A partir de l’étude : (a) copulation de Neotrogla sp. (b) Abdomen terminal de N. curvata lors de la copulation. Les structures fémelles sont surlignées en rouge. (c-l) Morphologie des organes génitaux féminins (c-i,k) et masculins (j,l) chez Sensitibillini. (c,i-j) Neotrogla truncata. (d) N. curvata. (e-f,k-l-l) N. aurora (noter que N. brasiliensis et N. sp. ont aussi ce type d’organes génitaux). g) Sensitibilla etosha. h) Afrotrogla oryx. Les régions en pointillés des illustrations indiquent que les membranes et les autres sont scléritiques (c-h). Les pointes de flèche en (c-h) indiquent l’ouverture du canal spermatécal, et les pointes de flèche dans (j) et (l) indiquent la présence (remplie) ou l’absence (ouverte) des poches vaginales masculines. (c-e) Vue latérale ; (f-i,k) vue ventrale ; (j,l) vue dorsale. (Kazunori Yoshizawa et coll./ Biology Letters)
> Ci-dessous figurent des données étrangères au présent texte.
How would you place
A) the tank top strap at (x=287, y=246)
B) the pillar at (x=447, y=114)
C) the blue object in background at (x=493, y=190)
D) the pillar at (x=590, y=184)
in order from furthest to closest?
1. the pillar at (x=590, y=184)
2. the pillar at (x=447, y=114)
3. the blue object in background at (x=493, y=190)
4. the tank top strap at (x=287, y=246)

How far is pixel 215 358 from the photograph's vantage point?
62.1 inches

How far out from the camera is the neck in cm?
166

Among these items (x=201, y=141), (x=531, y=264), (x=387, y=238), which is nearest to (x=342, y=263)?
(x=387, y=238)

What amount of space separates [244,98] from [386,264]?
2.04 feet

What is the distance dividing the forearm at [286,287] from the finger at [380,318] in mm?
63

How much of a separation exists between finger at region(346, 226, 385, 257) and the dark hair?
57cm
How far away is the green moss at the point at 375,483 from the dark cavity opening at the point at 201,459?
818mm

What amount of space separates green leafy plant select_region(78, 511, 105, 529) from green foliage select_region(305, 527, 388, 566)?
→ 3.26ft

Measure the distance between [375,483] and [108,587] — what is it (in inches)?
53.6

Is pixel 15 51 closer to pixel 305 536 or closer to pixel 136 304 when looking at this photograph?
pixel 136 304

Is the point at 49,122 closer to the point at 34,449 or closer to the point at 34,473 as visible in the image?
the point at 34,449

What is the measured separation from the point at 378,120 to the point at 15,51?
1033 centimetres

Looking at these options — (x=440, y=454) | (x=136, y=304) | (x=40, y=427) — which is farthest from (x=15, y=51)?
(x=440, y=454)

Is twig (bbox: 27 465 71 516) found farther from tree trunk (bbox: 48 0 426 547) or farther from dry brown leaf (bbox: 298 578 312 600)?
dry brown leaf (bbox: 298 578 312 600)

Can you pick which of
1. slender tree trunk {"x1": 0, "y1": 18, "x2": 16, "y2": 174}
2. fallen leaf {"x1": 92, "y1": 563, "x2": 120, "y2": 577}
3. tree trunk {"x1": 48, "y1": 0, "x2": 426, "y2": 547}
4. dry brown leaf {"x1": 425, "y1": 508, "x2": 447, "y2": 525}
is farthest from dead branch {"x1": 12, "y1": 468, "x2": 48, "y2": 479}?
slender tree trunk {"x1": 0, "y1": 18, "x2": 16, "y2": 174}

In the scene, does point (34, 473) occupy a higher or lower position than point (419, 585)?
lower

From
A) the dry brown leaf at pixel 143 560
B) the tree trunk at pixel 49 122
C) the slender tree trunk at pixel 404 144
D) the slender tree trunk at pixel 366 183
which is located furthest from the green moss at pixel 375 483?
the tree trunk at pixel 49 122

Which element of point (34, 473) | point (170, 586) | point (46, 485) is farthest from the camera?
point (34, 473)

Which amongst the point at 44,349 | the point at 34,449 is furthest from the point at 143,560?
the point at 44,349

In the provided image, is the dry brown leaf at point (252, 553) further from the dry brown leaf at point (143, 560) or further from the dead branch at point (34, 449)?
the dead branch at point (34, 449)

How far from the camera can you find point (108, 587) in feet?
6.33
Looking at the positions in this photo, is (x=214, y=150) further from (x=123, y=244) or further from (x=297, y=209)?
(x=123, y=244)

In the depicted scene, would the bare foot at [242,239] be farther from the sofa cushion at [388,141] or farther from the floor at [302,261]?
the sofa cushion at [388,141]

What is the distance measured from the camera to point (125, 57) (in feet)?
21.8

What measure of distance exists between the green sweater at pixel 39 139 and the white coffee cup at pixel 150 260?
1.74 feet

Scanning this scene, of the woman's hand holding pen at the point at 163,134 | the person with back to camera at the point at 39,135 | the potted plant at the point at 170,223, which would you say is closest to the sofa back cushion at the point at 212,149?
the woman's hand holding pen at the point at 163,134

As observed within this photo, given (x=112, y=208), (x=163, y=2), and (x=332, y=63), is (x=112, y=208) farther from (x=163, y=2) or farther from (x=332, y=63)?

Cependant, dans les grottes sèches et pauvres en ressources (milieu oligotrophe) où vivent l’Afrotrogla et le Neotrogla, l’environnement semble avoir forcé une inversion des organes. Comme la nourriture est rare, les mâles semblent avoir investi plus de ressources dans l’obtention d’éléments nutritifs que dans l’accouplement. En représailles, les femelles devaient assumer le rôle traditionnel des mâles. De plus, afin d’empêcher le mâle de s’échapper avec son sperme, les femelles ont développé un crochet qui s’accroche au mâle. La prédation dans l’écosystème de la grotte peut aussi avoir joué un rôle dans la différenciation étrange des organes sexuels observée chez ces insectes.
Les mâles ont généralement un potentiel de reproduction et des taux d’accouplement plus élevés que les femelles. Par conséquent, la sélection sexuelle agit fortement sur les mâles. Mais pour l’Afrotrogla et le Neotrogla, leurs adaptations génitales ont été entraînées par une sélection sexuelle inversée, les femelles étant en compétition pour le sperme. Dans une autre publication parue le mois dernier, la même équipe de chercheurs a rapporté que « la capacité d’obtenir de plus grandes quantités de sperme grâce à la valve (une valve de commutation à l’entrée de l’organe de stockage du sperme) a conduit à une concurrence féroce pour le sperme parmi les femelles, facilitant l’évolution du pénis féminin ». Rien de semblable n’est connu chez les animaux dont les rôles sexuels ont été inversés.
L’étude publiée dans Biology Letters : Independent origins of female penis and its coevolution with male vagina in cave insects (Psocodea: Prionoglarididae).